▶ Exercise objective: Copy the records word for word, starting at the line that has "Is [383,127], as" and going through the last line of the records. Don't include the pictures in your answer.

- - - - -

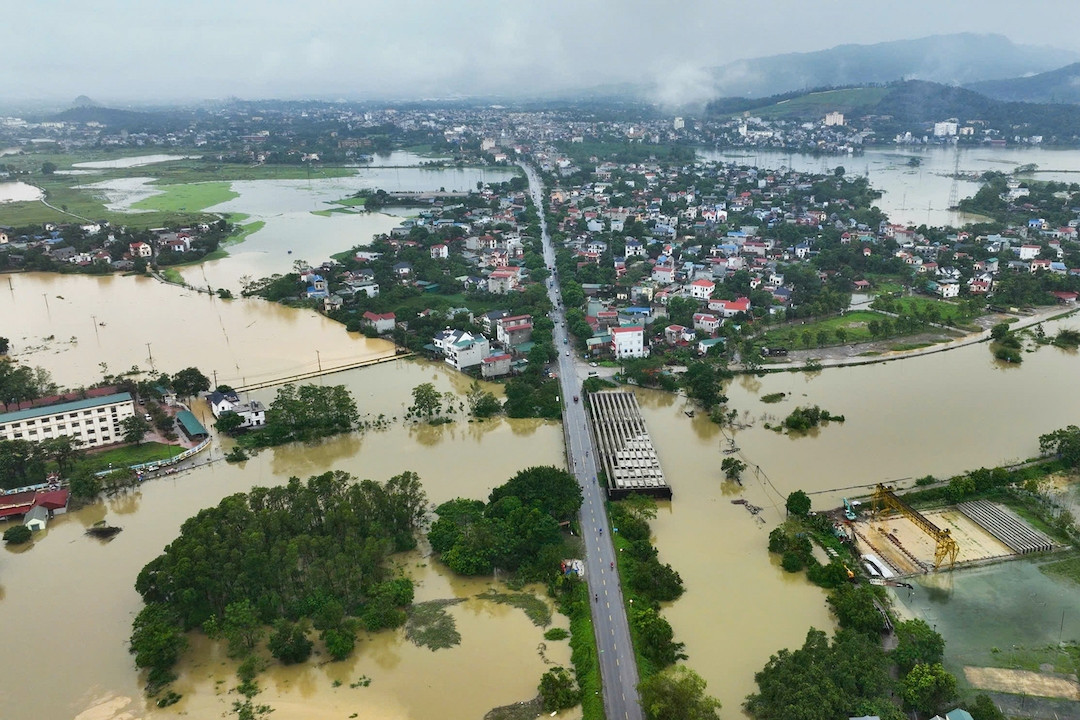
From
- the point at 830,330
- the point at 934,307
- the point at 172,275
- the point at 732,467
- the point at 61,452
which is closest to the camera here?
the point at 732,467

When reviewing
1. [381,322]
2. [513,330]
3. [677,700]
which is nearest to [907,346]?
[513,330]

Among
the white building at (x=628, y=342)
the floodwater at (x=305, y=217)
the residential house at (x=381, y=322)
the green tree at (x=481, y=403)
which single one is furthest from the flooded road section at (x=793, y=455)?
the floodwater at (x=305, y=217)

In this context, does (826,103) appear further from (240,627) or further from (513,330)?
(240,627)

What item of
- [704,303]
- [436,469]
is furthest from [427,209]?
[436,469]

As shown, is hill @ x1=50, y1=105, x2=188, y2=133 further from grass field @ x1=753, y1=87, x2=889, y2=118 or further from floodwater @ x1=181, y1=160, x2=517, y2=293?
grass field @ x1=753, y1=87, x2=889, y2=118

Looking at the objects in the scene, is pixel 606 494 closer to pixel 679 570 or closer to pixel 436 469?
pixel 679 570

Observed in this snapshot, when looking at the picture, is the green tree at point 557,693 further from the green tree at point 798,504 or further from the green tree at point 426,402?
the green tree at point 426,402
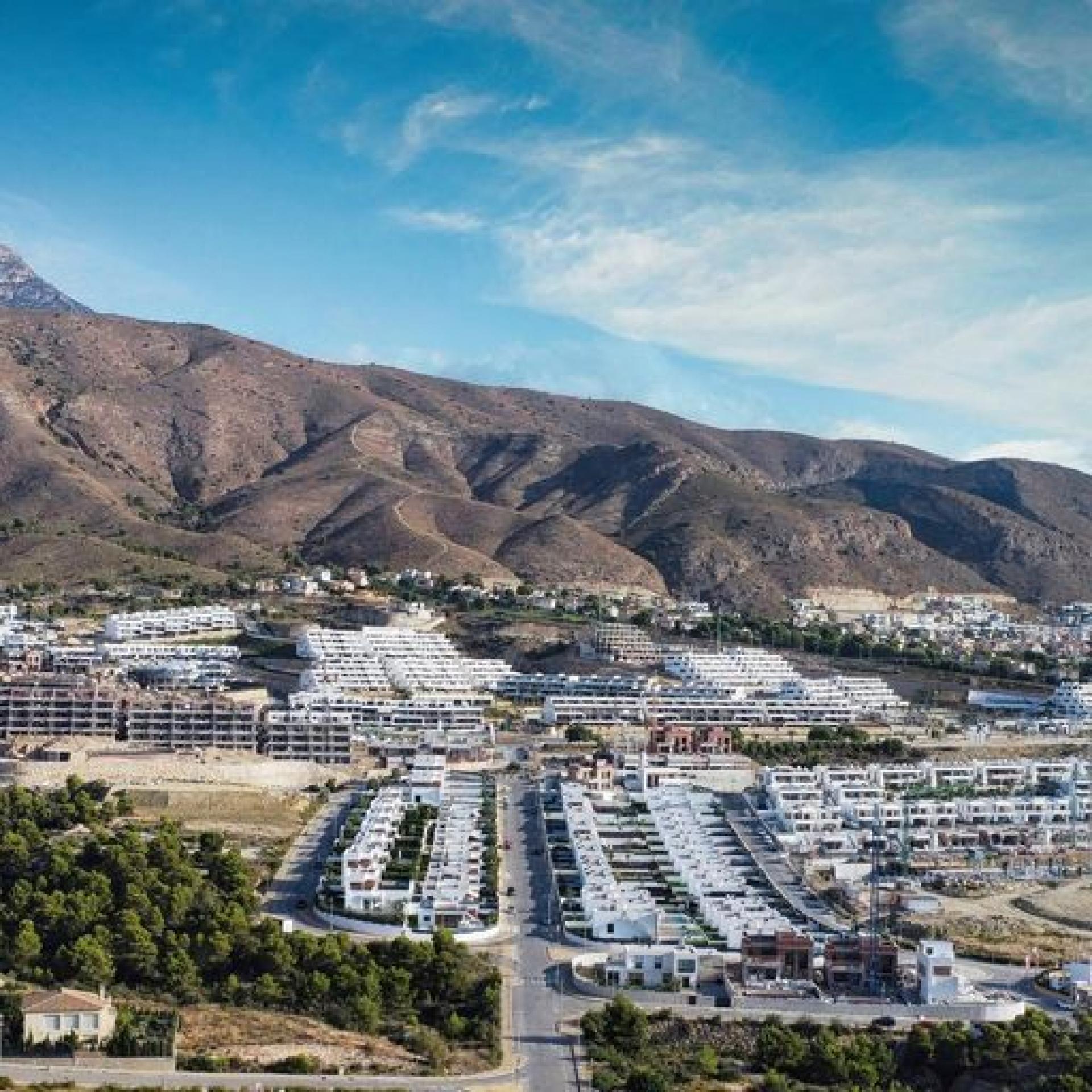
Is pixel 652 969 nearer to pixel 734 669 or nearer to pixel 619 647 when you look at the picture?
pixel 734 669

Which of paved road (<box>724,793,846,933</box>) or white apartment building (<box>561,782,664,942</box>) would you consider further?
paved road (<box>724,793,846,933</box>)

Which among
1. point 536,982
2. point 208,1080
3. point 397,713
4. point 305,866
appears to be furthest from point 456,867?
point 397,713

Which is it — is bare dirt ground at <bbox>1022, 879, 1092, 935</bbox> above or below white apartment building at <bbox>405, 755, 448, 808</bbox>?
below

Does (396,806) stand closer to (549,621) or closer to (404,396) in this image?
(549,621)

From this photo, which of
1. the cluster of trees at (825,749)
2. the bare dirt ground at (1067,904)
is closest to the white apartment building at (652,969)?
the bare dirt ground at (1067,904)

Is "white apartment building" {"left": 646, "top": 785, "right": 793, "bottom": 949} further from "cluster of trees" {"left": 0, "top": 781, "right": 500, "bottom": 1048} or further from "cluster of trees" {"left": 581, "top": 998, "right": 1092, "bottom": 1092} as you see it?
"cluster of trees" {"left": 0, "top": 781, "right": 500, "bottom": 1048}

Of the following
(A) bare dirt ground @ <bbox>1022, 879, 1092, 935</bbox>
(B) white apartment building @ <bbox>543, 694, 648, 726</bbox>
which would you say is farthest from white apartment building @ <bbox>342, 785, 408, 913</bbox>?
(B) white apartment building @ <bbox>543, 694, 648, 726</bbox>

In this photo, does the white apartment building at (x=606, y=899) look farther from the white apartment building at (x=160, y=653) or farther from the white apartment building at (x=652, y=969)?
the white apartment building at (x=160, y=653)
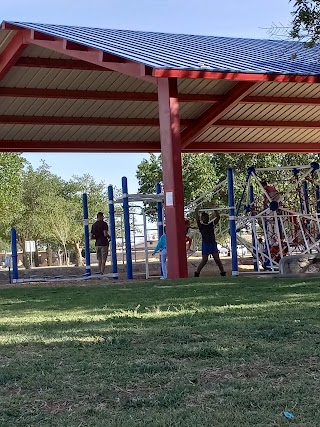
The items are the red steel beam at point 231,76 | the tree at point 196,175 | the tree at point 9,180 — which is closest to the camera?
the red steel beam at point 231,76

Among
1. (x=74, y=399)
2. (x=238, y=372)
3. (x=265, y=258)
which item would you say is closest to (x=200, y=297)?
(x=238, y=372)

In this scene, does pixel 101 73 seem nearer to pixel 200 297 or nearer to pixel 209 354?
pixel 200 297

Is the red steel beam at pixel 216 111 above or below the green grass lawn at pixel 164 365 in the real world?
above

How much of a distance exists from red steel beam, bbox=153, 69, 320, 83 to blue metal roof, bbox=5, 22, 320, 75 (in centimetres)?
9

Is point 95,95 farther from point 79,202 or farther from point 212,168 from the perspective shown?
point 79,202

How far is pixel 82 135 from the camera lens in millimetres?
22969

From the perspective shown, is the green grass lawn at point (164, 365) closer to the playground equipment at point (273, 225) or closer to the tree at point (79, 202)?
the playground equipment at point (273, 225)

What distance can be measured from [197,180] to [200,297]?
1179 inches

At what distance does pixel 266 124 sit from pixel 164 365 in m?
19.4

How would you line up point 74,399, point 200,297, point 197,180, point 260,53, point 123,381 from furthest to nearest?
point 197,180 < point 260,53 < point 200,297 < point 123,381 < point 74,399

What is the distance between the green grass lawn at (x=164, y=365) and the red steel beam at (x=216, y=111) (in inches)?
443

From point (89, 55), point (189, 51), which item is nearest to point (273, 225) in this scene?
point (189, 51)

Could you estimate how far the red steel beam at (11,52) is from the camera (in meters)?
16.4

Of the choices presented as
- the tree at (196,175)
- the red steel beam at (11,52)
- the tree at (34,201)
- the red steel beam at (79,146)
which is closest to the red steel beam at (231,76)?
the red steel beam at (11,52)
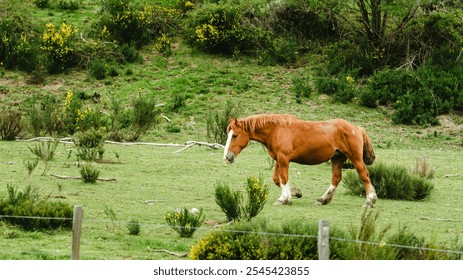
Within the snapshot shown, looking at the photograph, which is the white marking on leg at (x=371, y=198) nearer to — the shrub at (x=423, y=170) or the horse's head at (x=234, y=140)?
the horse's head at (x=234, y=140)

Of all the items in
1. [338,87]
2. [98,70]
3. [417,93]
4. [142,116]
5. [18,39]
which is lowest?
[142,116]

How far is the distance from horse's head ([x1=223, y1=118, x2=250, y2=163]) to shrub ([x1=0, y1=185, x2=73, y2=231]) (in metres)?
3.56

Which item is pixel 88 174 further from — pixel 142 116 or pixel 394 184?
pixel 142 116

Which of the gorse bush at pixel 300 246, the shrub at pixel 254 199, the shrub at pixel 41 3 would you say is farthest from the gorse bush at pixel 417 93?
the gorse bush at pixel 300 246

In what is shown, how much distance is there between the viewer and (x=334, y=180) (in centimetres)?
1714

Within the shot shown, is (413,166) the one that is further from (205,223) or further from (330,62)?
(330,62)

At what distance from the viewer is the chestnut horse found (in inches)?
666

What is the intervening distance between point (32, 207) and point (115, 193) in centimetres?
349

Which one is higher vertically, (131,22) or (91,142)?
(131,22)

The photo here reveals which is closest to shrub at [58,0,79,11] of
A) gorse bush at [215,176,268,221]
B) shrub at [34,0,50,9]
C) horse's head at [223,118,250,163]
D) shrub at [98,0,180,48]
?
shrub at [34,0,50,9]

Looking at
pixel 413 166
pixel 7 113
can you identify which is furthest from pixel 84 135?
pixel 413 166

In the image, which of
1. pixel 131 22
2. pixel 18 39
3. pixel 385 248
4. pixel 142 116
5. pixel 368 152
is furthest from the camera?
pixel 131 22

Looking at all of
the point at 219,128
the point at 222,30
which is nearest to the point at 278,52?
the point at 222,30

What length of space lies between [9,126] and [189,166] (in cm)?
653
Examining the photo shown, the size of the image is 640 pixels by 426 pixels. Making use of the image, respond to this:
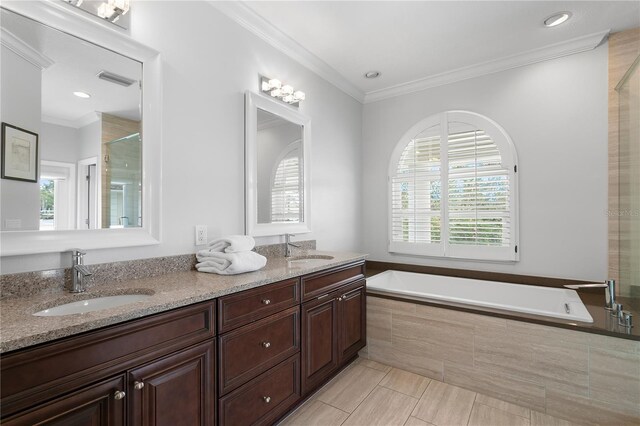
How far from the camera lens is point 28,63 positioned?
50.0 inches

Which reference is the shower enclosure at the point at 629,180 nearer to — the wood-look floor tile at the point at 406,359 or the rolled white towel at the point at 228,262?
the wood-look floor tile at the point at 406,359

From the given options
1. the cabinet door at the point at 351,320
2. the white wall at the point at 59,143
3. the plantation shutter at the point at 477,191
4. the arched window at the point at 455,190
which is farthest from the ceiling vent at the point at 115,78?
the plantation shutter at the point at 477,191

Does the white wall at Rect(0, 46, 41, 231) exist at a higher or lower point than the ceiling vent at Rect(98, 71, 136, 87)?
lower

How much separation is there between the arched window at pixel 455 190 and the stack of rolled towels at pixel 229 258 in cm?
209

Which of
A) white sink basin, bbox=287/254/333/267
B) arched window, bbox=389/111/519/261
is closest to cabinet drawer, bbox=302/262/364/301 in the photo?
white sink basin, bbox=287/254/333/267

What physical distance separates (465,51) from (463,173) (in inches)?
44.0

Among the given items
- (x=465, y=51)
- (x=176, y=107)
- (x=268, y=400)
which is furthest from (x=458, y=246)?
(x=176, y=107)

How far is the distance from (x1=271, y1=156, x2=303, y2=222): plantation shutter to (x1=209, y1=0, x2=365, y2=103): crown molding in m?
0.91

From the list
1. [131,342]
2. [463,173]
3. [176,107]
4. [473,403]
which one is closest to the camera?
[131,342]

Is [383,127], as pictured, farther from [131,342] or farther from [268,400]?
[131,342]

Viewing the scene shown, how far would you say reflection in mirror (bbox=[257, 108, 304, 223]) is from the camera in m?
2.32

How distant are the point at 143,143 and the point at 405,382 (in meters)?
2.36

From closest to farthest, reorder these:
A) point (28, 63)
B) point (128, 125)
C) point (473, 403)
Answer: point (28, 63)
point (128, 125)
point (473, 403)

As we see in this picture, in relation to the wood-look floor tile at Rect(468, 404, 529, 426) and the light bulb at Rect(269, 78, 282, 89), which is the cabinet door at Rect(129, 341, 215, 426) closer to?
the wood-look floor tile at Rect(468, 404, 529, 426)
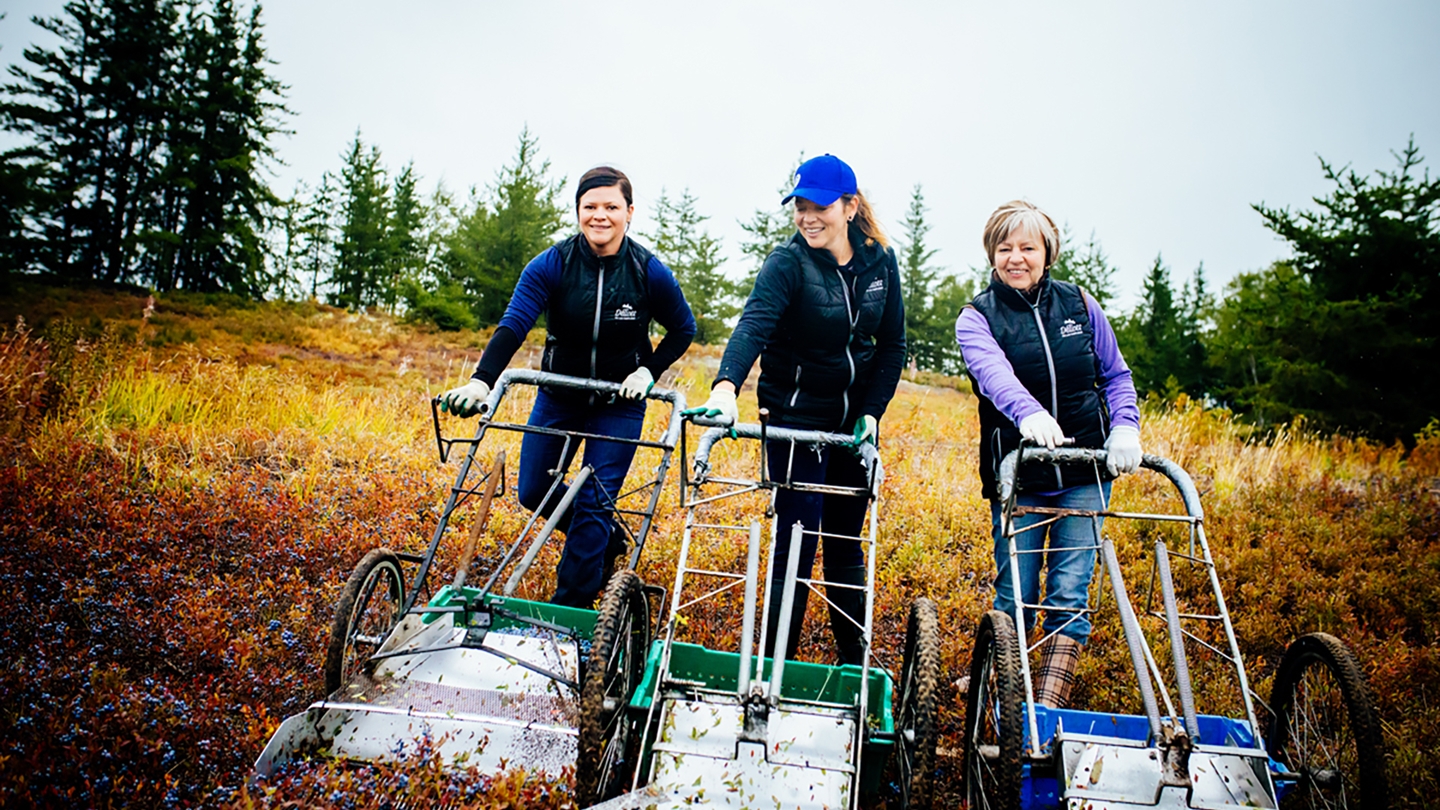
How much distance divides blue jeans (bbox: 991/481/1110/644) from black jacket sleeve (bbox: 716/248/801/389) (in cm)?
136

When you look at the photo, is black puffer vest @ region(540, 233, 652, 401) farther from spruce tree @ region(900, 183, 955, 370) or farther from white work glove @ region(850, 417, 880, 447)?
spruce tree @ region(900, 183, 955, 370)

- - - - -

▶ Worked answer:
Is [383,127], as pictured, farther from [131,342] or farther from [268,400]?
[131,342]

Viewing the scene shown, how far would you say reflection in mirror (bbox=[257, 108, 304, 223]) is from the camera in m?
2.32

How distant are the point at 143,143 and the point at 405,382 (in meters)?
2.36

From closest to farthest, reorder these:
A) point (28, 63)
B) point (128, 125)
C) point (473, 403)
Answer: point (28, 63)
point (128, 125)
point (473, 403)

As we see in this picture, in relation to the wood-look floor tile at Rect(468, 404, 529, 426) and the light bulb at Rect(269, 78, 282, 89), which is the cabinet door at Rect(129, 341, 215, 426) closer to?
the wood-look floor tile at Rect(468, 404, 529, 426)
How much distance divides blue jeans (bbox: 991/481/1110/644) from black jacket sleeve (bbox: 716/248/801/389) (in cm)?
136

When you look at the photo, is black puffer vest @ region(540, 233, 652, 401) farther from spruce tree @ region(900, 183, 955, 370) or farther from white work glove @ region(850, 417, 880, 447)?
spruce tree @ region(900, 183, 955, 370)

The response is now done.